Besides, if you have some numbers indicating how performance improved after this fix in your application, I encourage you to share these in a note to this issue -- it will help providing more sensible information of this fix in Release Notes.
Roman Lygin   
2013-06-27 22:30   
Thanks Andrey. The code under __OPTIM_ARRAY has been removed (the branch repushed into the repository).

As for performance gains: I have been measuring cumulative effects of all changes done incrementally (in other related trackers - 0024043, 0024044). The CAD Exchanger code that invokes multiple intersection computations (which take about 80% of this code) speeds up by 20%-30% depending on workloads. That corresponds to ~25%-35% of the intersection code.
Of course, the effect differs per workloads, as different code branches get executed but this gives an approximation.
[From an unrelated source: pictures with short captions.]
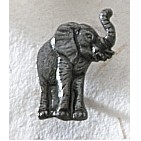 Series 3000S Elephant MasterCast Design Cast Lapel Pin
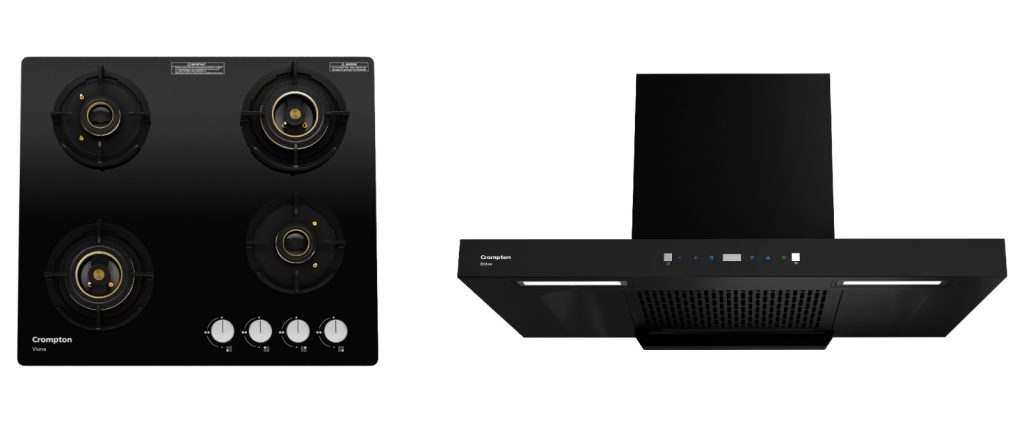 Crompton Expands Its Premium Kitchen Portfolio with Viona Hobs and Eliteo BLDC Chimneys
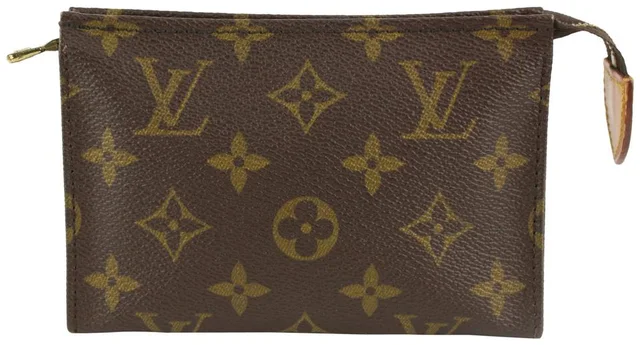 Louis Vuitton Monogram Toiletry Pouch 15 Poche Toilette in Canvas from Bagriculture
There are opportunities for greater speed up which would involve algorithm redesigns or other extensions (e.g. multiple computations of surface points at once instead of loop over poles). But this is currently beyond the scope of my effort.
2013-06-28 15:47   
Reviewed, please test
2013-07-03 11:42   
Dear BugMaster,

Branch CR24042 (and products from GIT master) was compiled on Linux and Windows platforms and tested.
SHA-1: db24b0959bce4a26d40b88b3e46d07f8495daa8e

Number of compiler warnings:

occt component :
Linux: 2 (2 on master)
Windows: 7 (7 on master)

products component :
Linux: 0 (0 on master)
Windows: 63 (63 on master)

No regressions

No improvements

Testing cases:
Not needed

Testing on Linux:
Total MEMORY difference: 365028944 / 366290416
Total CPU difference: 44231.47000000074 / 43406.39000000102

Testing on Windows:
Total MEMORY difference: 424202976 / 424097456
Total CPU difference: 40968.0625 / 44235.734375

There are not differences in images found by testdiff.
2013-07-12 16:09   
This fix breaks compilation by MSVC++ 9.0 (MSVC 2008) in 64-bit mode, see [^]
Roman Lygin   
2013-07-16 21:50   
(edited on: 2013-07-16 21:51)
Fix for 0024072 partially rolls back modifications made in TCollection to be more conservative.
Note for the future: however, if some workloads demonstrate that inlining Array2 helps performance without inflating the code size then constructor/destructor can be inlined again.

2013-07-19 18:53   
Reading figures above, it looks like performance is worse on Linux with this patch, isn't it?
Roman Lygin   
2013-07-19 20:13   
If you refer to the following excerpts:
Testing on Linux:
Total MEMORY difference: 365028944 / 366290416
Total CPU difference: 44231.47000000074 / 43406.39000000102

Testing on Windows:
Total MEMORY difference: 424202976 / 424097456
Total CPU difference: 40968.0625 / 44235.734375

then they cannot be currently trusted for fine-/medium-grain performance differences as the testing is executed on virtual machines, per OCC guys.
2013-07-19 23:58   
Yes Roman, this is what I had in mind. Thanks for your explanations.